Re: refcounting drivers' data structures used in sysfs buffers
From: Alan Stern
Date: Fri Mar 09 2007 - 14:32:25 EST
On Fri, 9 Mar 2007, Dmitry Torokhov wrote:
> On 3/9/07, Oliver Neukum <oneukum@xxxxxxx> wrote:
> > Am Freitag, 9. März 2007 18:02 schrieb Dmitry Torokhov:
> >
> > > I think we already have all refcounting that is needed. What is
> > > missing is subsystem-provided ->release() hooks for drivers to release
> > > driver-specific resources when a device finally goes away.
> >
> > This is an interesting idea. Is it nice to pass through release()
> > but not open() ?
> >
>
> Not sure if I follow... Generally speaking open is not a mandatory
> operation; however every object in driver model has a release method.
> What I am saying is that certain drivers need to have their disconnect
> method split in 2 parts - one that shuts down the device and second is
> releases resources that might be accesses through sysfs (and other
> kernel parts). That second part will have to be called from
> subsystem's core ->release() method se we need a release() hook.
Dmitry, you're not viewing this correctly.
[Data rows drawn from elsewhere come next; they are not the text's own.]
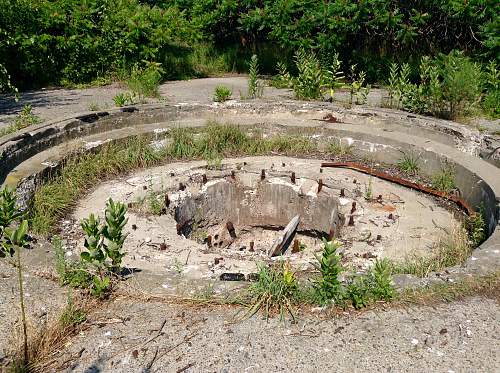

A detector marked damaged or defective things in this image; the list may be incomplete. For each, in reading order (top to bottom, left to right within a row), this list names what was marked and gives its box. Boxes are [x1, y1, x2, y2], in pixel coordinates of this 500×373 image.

rusty metal rail [322, 161, 474, 215]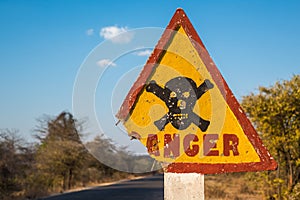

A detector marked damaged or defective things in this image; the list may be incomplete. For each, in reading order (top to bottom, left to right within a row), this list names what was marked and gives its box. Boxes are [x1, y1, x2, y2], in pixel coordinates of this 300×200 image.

rusted sign edge [116, 7, 278, 173]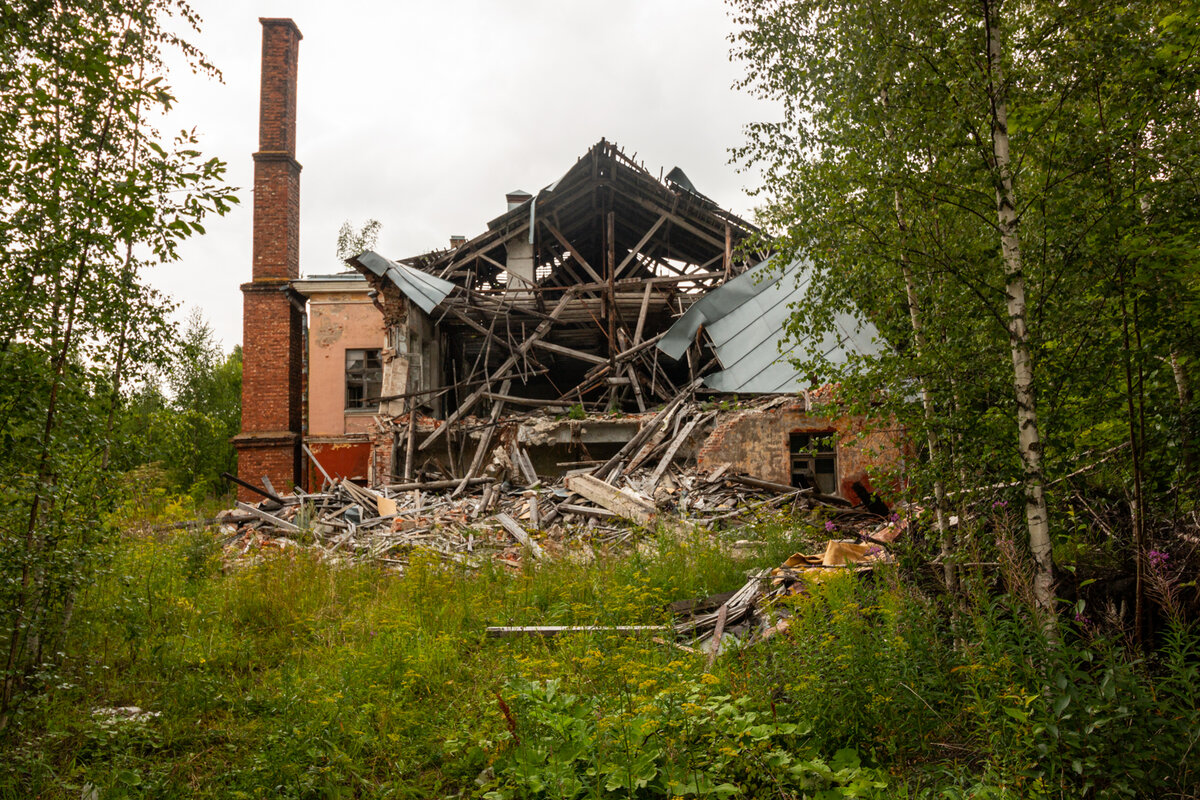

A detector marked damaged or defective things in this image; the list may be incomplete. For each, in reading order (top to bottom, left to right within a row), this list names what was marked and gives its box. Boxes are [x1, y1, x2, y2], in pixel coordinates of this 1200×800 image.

damaged facade [231, 17, 902, 506]
window with broken glass [345, 347, 381, 410]
broken window opening [345, 347, 381, 410]
window with broken glass [787, 431, 835, 494]
broken window opening [792, 431, 840, 494]
broken wooden plank [564, 474, 657, 525]
broken wooden plank [494, 510, 547, 561]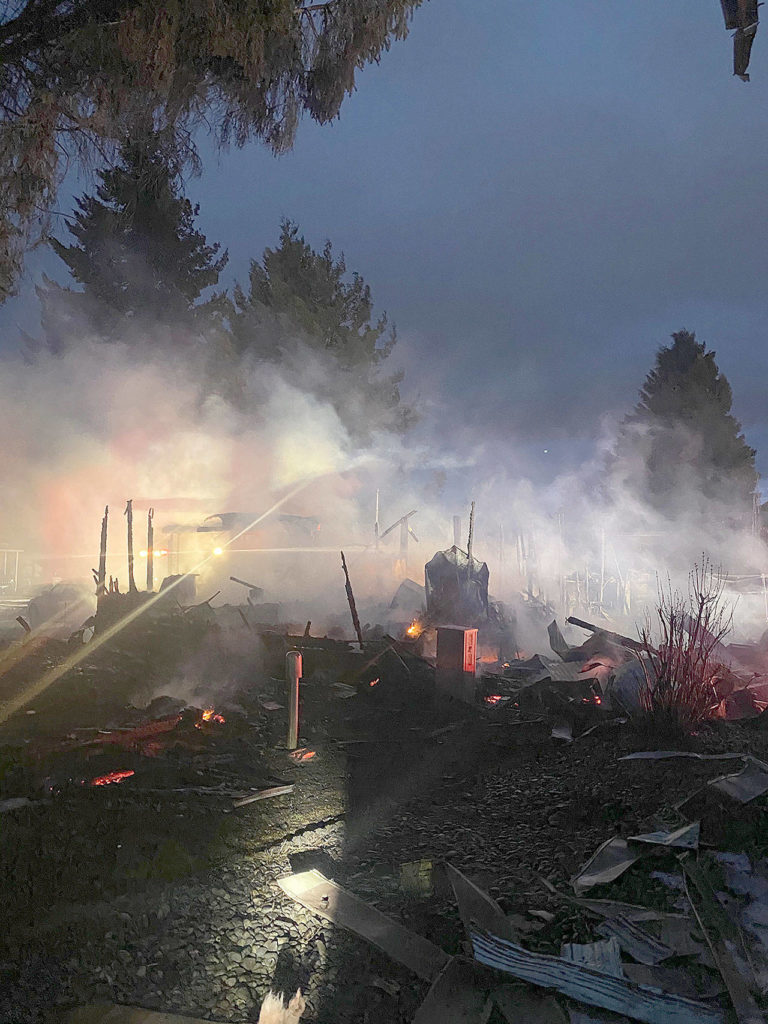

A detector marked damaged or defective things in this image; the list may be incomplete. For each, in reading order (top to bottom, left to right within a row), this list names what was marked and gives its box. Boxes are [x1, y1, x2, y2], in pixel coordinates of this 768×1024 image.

burned roofing material [720, 0, 765, 80]
charred wooden post [342, 548, 366, 643]
charred wooden post [286, 651, 303, 749]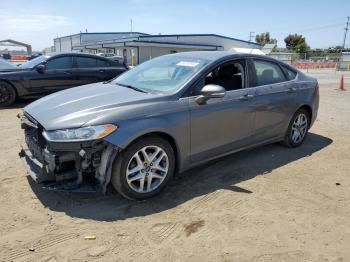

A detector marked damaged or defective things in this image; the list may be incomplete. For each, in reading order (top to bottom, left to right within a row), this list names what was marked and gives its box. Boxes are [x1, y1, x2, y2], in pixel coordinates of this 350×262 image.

crumpled front end [18, 111, 119, 193]
front bumper damage [18, 112, 120, 194]
damaged ford fusion [19, 51, 320, 200]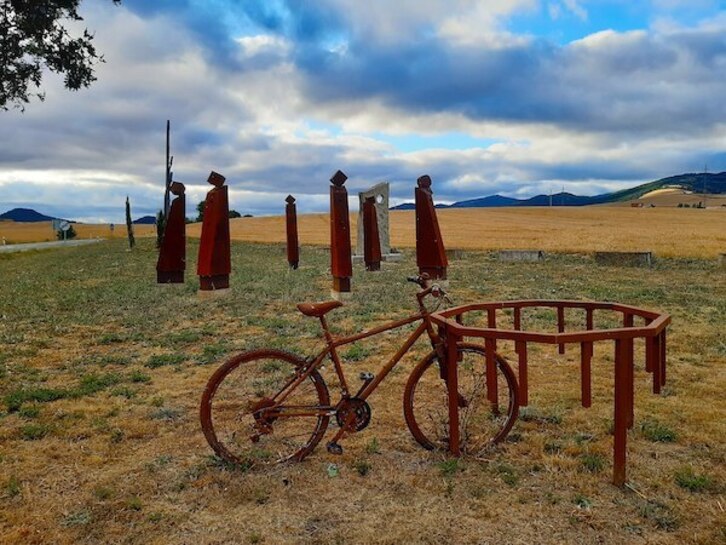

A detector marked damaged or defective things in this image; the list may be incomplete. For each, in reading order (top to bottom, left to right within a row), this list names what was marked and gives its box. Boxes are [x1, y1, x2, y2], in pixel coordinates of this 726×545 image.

rust texture on metal [156, 183, 186, 284]
rust texture on metal [198, 171, 232, 292]
rust texture on metal [282, 194, 298, 268]
rust texture on metal [330, 170, 352, 292]
rust texture on metal [362, 197, 384, 270]
rust texture on metal [416, 175, 450, 280]
rusty metal bicycle sculpture [199, 274, 516, 466]
rust texture on metal [430, 300, 672, 486]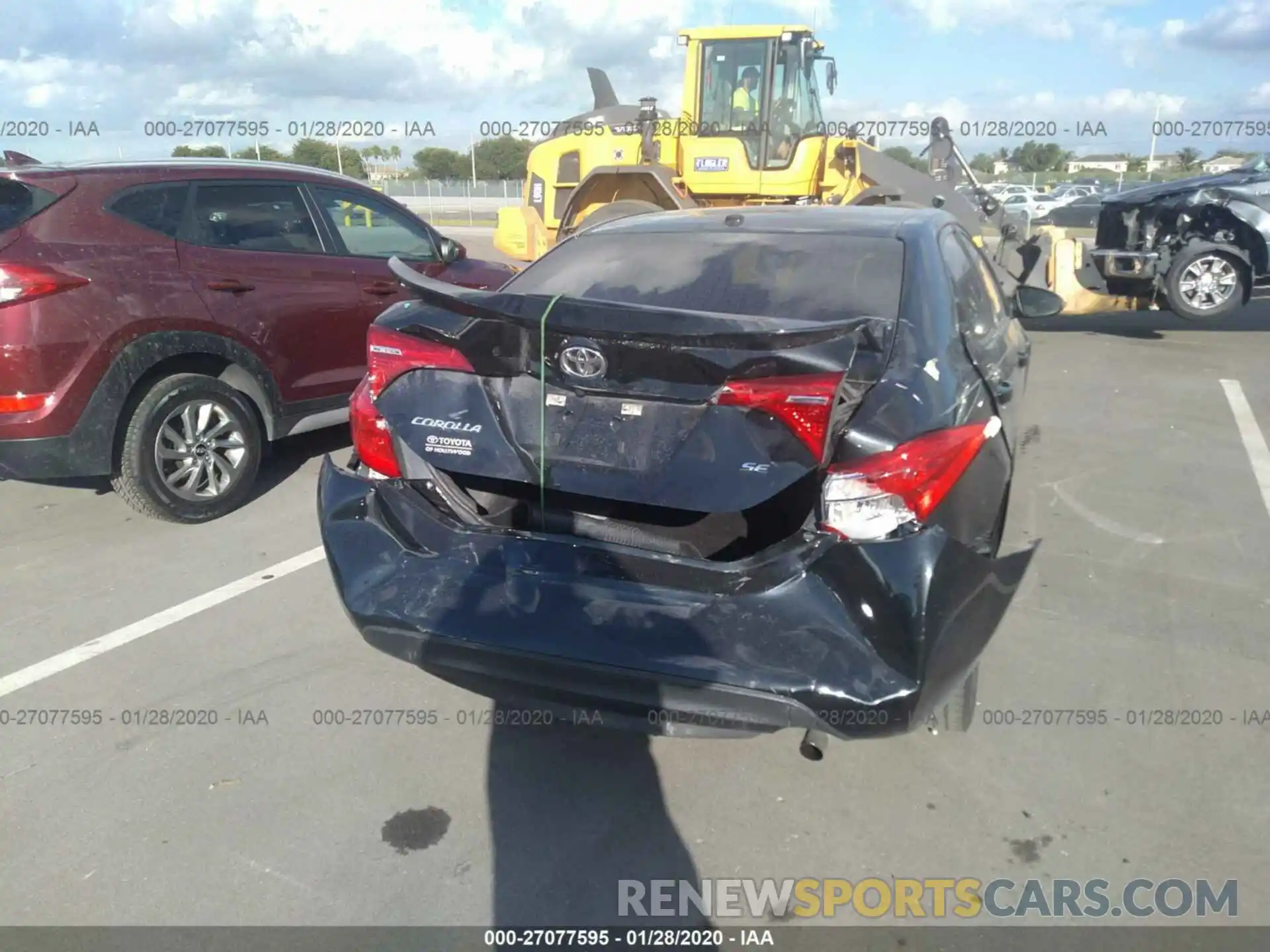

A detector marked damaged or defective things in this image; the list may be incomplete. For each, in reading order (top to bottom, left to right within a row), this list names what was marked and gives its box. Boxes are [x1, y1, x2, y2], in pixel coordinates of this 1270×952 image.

Adding a new release() callback would solve the problem by creating
another. Drivers need to release their data as soon as possible after
they unbind from a device, not when the device itself goes away. Think
about what would happen if you tried to rmmod a driver. The rmmod process
would block until the device was unregistered.
Oliver, your idea won't work either. Think about what would happen if
someone did
rmmod driver_module </sys/devices/.../attribute_file
The rmmod process would never actually read the attribute, so until it
exited the private data structure would have a positive refcount. But
rmmod can't exit until the driver has been unloaded from memory, and it
can't be unloaded while its data structure is still allocated. Thus we
would end up with deadlock; rmmod would hang forever.
It might be better to keep your earlier patch and fix the deadlock you
mentioned earlier, the one that occurs when unbinding a driver through
sysfs. How exactly does that deadlock work?